** WHAT YOU NEED TO DO **
Take the material below and extract the lines from the one with "Naked chinese girls gif" through the one with "Mangalorean Green Chicken Curry with Rice", word for word, without pictures.

** RECORDS PROVIDED **
##########
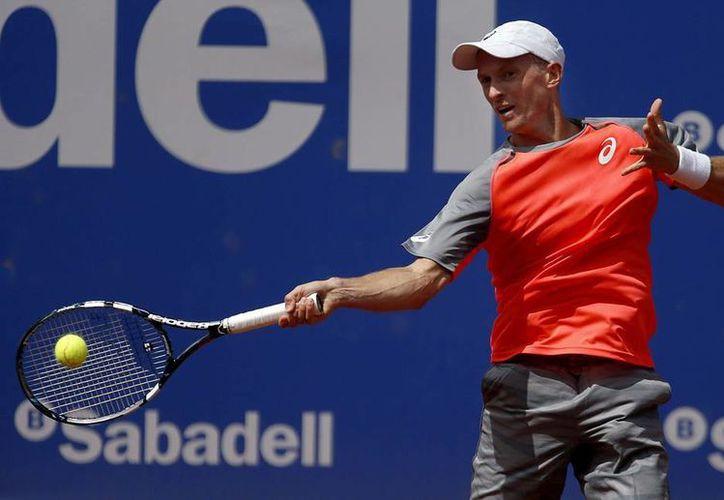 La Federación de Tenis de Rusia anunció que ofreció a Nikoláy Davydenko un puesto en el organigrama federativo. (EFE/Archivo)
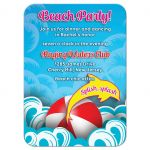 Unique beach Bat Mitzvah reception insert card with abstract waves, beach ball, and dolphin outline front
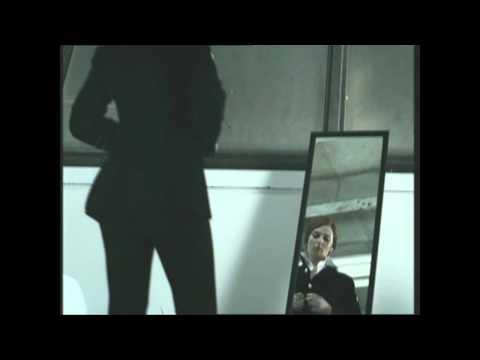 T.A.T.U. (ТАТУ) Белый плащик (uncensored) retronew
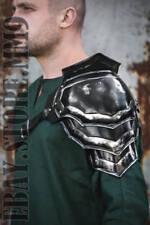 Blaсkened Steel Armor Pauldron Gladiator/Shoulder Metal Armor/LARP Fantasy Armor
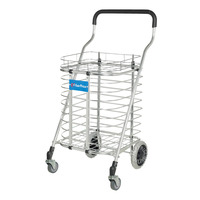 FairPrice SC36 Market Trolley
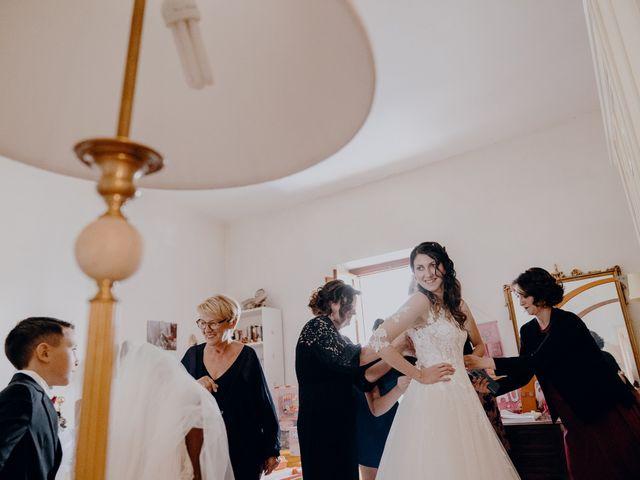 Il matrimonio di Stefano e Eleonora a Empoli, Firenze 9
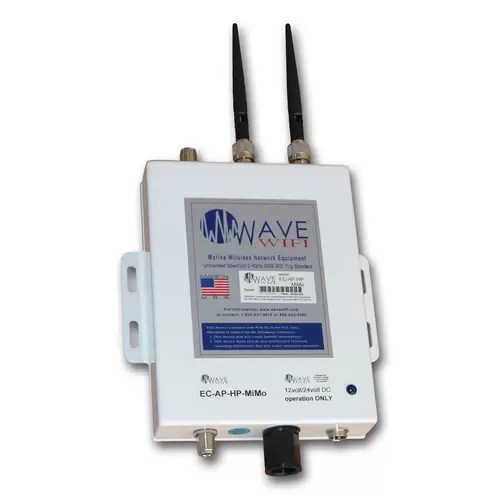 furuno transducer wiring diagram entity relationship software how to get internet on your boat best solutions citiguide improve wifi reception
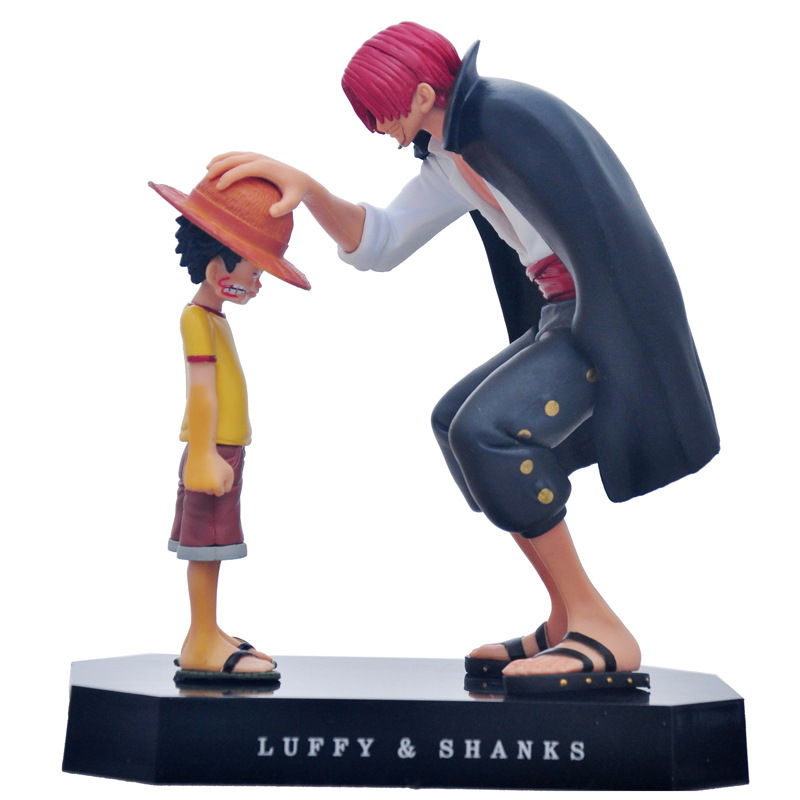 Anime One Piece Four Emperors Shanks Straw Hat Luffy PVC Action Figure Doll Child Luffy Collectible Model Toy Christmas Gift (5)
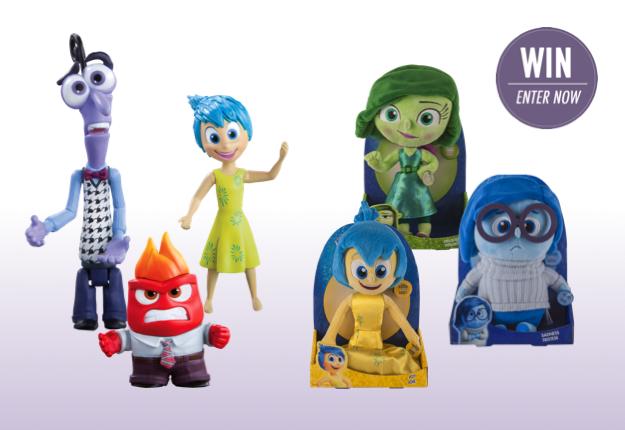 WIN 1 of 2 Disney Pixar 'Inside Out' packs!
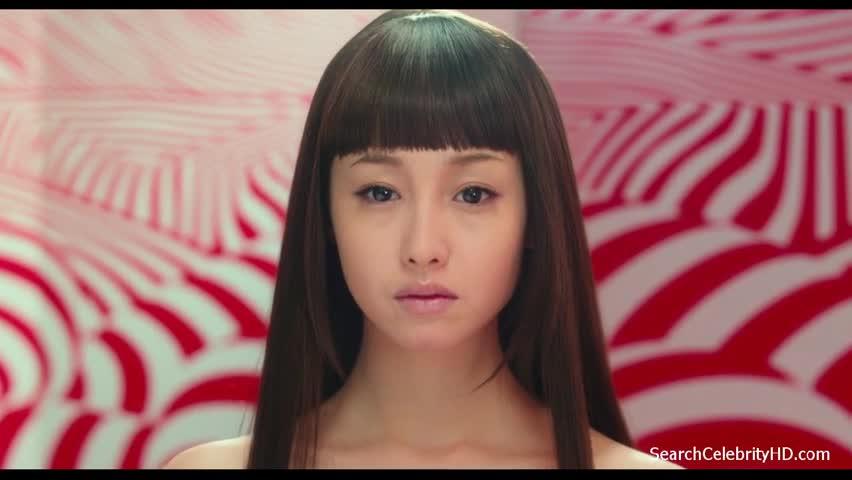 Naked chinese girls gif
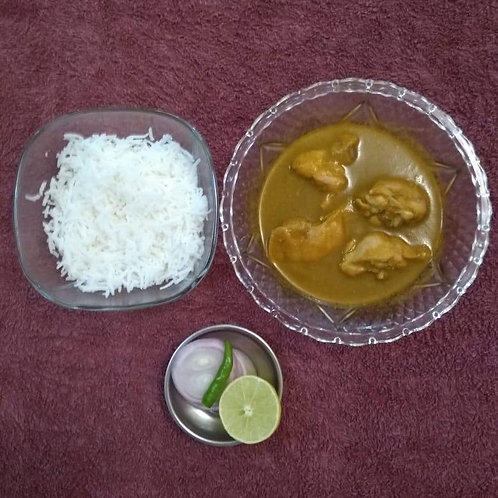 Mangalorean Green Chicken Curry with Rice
##########
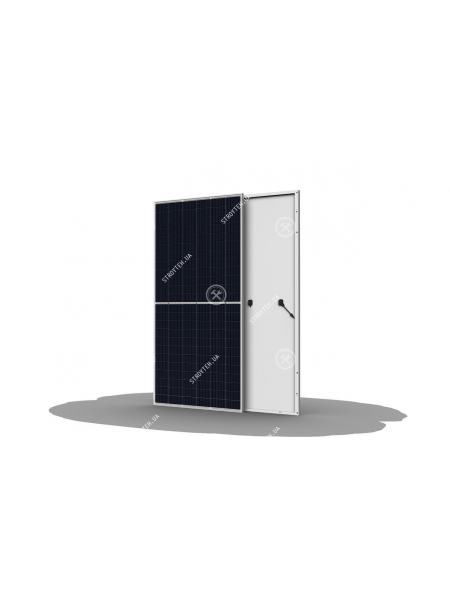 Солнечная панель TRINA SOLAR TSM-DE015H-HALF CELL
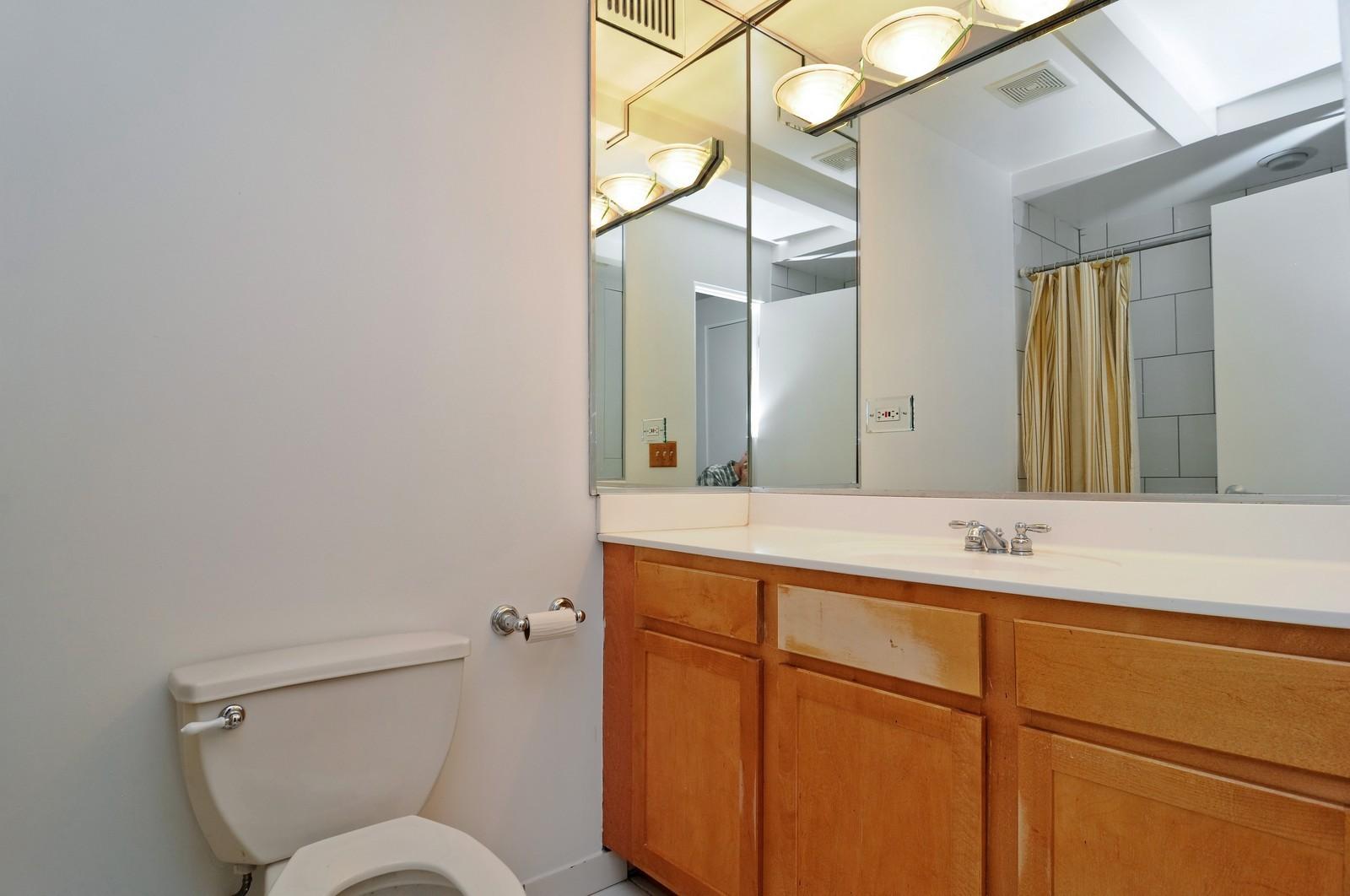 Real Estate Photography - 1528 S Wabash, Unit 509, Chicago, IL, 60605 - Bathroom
##########
** SOLUTION FOR THIS PROBLEM **
 Naked chinese girls gif
 Mangalorean Green Chicken Curry with Rice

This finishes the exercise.